Data:
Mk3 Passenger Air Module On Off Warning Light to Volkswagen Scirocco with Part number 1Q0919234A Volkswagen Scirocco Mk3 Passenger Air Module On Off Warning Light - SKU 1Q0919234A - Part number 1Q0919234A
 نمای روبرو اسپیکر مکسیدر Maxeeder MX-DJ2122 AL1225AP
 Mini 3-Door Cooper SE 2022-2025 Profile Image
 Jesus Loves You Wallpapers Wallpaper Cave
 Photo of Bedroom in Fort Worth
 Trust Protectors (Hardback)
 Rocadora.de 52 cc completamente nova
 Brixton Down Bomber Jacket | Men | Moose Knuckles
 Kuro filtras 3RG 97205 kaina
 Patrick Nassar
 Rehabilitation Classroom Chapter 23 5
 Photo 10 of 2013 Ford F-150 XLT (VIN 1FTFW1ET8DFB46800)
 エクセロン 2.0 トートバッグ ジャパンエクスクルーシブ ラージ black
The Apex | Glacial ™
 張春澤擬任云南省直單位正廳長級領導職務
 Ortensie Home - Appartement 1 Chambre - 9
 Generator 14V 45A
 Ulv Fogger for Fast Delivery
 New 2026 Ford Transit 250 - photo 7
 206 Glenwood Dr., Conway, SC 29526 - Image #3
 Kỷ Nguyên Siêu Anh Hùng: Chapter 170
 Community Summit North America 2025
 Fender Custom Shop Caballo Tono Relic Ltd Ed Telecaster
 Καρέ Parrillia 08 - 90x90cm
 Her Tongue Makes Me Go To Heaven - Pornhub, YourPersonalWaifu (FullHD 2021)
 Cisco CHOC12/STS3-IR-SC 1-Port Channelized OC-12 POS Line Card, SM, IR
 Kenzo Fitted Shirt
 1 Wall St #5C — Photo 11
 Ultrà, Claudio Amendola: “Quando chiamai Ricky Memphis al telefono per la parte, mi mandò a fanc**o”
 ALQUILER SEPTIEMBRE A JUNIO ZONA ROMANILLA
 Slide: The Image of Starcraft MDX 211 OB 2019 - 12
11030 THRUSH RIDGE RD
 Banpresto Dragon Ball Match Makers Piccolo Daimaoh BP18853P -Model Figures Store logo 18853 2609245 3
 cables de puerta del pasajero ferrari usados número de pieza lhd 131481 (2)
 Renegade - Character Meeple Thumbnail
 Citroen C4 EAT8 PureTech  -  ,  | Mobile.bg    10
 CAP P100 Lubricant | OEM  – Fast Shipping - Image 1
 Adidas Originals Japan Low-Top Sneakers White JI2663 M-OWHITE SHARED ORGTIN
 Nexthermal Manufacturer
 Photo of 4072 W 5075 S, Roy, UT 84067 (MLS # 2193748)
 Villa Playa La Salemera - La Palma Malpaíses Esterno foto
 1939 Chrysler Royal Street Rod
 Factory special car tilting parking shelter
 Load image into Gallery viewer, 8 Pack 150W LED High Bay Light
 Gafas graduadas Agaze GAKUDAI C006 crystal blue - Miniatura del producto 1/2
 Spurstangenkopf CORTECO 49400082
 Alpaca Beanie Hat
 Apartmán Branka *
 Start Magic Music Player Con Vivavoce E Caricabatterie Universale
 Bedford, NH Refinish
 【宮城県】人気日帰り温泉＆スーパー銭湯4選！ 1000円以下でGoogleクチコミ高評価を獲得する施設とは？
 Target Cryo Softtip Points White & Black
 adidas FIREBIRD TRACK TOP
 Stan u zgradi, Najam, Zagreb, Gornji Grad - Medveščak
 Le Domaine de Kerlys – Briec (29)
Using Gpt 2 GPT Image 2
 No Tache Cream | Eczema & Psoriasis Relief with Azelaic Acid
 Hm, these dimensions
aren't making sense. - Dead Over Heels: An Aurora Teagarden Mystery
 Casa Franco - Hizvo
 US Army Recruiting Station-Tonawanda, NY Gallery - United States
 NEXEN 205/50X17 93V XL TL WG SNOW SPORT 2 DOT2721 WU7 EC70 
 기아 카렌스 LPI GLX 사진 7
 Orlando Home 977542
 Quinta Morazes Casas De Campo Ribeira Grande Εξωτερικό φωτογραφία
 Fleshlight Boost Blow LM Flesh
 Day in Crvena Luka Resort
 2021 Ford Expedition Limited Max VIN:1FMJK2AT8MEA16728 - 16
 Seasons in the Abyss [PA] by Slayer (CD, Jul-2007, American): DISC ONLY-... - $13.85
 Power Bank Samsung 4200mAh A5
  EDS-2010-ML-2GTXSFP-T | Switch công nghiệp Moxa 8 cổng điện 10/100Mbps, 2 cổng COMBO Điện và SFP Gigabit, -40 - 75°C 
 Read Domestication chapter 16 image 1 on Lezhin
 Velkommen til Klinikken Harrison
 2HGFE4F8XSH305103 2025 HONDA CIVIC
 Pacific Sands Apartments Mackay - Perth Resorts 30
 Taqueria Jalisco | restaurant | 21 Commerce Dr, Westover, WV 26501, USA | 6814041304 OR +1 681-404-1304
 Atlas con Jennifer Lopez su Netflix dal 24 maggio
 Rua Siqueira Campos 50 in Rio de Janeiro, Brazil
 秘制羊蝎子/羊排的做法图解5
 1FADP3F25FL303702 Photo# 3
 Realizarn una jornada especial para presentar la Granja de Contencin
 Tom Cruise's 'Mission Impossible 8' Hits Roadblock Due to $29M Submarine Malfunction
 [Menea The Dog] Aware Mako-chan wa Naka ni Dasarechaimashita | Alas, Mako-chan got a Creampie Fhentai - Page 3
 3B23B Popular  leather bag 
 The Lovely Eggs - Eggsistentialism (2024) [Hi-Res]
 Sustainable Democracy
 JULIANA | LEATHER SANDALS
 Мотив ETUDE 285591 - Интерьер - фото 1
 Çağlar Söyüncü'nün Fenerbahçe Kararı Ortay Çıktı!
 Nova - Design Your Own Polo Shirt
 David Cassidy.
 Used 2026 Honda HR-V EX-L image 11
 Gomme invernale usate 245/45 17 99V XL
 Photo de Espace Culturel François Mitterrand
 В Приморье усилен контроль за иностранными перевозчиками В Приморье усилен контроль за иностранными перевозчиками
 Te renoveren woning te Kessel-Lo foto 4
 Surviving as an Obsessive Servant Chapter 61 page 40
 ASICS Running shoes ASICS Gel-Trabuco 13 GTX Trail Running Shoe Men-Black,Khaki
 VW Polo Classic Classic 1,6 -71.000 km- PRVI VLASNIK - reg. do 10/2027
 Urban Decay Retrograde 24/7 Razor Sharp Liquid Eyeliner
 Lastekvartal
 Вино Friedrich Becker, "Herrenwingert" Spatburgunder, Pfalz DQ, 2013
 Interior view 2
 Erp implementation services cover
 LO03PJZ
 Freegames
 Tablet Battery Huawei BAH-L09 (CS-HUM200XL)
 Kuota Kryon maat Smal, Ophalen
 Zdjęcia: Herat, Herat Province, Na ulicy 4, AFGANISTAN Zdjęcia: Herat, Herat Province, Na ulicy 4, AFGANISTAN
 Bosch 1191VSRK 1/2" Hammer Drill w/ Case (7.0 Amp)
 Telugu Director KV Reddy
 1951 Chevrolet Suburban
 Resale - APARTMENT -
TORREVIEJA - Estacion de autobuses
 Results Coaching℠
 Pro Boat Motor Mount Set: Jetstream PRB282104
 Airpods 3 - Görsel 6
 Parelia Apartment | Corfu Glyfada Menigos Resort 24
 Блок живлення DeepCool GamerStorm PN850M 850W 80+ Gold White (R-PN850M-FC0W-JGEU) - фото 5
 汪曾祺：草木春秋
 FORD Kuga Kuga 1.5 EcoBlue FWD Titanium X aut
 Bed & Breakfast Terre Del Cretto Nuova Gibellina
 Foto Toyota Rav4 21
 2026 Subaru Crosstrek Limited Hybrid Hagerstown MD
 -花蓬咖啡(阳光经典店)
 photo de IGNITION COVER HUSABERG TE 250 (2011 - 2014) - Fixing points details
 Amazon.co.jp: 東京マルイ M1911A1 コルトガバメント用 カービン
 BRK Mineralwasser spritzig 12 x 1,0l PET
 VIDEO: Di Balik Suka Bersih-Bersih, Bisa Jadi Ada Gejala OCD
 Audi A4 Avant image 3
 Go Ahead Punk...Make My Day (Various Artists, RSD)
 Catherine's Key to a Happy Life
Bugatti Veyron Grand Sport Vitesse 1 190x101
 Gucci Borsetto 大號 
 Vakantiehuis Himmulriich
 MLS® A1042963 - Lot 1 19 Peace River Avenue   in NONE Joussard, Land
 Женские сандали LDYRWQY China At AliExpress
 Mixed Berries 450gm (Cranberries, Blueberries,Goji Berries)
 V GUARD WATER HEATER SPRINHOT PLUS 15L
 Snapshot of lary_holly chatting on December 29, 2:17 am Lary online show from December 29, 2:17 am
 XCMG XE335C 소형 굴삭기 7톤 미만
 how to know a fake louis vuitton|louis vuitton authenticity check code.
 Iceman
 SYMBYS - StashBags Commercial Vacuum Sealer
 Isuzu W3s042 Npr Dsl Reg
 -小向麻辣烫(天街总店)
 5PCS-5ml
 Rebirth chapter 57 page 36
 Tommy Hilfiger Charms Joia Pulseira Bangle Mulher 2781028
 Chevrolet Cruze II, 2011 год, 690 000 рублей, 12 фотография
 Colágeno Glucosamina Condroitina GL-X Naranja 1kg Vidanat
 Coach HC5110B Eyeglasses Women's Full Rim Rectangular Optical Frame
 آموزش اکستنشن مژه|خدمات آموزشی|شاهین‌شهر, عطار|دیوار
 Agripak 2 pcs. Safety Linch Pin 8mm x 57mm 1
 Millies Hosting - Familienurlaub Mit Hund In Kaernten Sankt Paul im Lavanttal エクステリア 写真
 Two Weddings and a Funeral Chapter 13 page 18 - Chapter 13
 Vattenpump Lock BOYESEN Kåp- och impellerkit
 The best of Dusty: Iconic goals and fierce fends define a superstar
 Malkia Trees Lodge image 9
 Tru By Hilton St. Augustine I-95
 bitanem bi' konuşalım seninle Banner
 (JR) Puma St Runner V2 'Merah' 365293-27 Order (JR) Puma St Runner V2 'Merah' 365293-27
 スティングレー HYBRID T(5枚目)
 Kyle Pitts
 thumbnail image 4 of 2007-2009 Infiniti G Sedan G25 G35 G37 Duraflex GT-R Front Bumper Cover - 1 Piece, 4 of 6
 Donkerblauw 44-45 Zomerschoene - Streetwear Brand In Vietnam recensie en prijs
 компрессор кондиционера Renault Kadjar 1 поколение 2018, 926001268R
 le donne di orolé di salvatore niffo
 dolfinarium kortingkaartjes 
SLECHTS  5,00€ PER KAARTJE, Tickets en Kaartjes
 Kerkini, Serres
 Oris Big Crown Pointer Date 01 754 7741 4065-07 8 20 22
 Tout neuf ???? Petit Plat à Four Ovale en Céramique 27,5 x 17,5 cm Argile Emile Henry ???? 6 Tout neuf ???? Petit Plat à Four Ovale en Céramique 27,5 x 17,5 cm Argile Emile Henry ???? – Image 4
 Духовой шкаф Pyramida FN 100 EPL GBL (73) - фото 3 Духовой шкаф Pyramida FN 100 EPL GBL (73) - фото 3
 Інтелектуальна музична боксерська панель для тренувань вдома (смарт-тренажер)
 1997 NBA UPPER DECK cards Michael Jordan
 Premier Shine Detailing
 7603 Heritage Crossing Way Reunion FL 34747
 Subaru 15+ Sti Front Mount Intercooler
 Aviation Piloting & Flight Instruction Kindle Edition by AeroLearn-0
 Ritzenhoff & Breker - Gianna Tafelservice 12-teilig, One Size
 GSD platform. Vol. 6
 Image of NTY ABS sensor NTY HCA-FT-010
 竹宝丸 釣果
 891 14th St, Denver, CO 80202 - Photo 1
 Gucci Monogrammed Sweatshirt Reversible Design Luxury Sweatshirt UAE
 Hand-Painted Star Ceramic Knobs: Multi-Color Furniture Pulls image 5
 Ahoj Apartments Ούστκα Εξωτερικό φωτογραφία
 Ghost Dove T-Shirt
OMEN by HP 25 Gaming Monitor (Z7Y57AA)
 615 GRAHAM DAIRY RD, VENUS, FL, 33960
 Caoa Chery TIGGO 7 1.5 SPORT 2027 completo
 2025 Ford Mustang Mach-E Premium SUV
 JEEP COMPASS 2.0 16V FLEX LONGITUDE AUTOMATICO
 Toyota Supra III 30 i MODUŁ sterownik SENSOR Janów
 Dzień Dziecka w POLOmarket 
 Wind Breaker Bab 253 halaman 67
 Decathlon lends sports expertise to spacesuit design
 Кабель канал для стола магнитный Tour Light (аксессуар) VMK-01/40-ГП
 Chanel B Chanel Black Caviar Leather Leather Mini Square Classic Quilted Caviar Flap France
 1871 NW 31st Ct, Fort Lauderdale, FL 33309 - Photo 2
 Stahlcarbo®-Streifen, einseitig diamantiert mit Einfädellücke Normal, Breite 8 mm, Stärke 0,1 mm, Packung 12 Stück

Task description:
The word "φωτογραφία" appears in how many lines of the records? Give the number only.

Answer to the problem:
2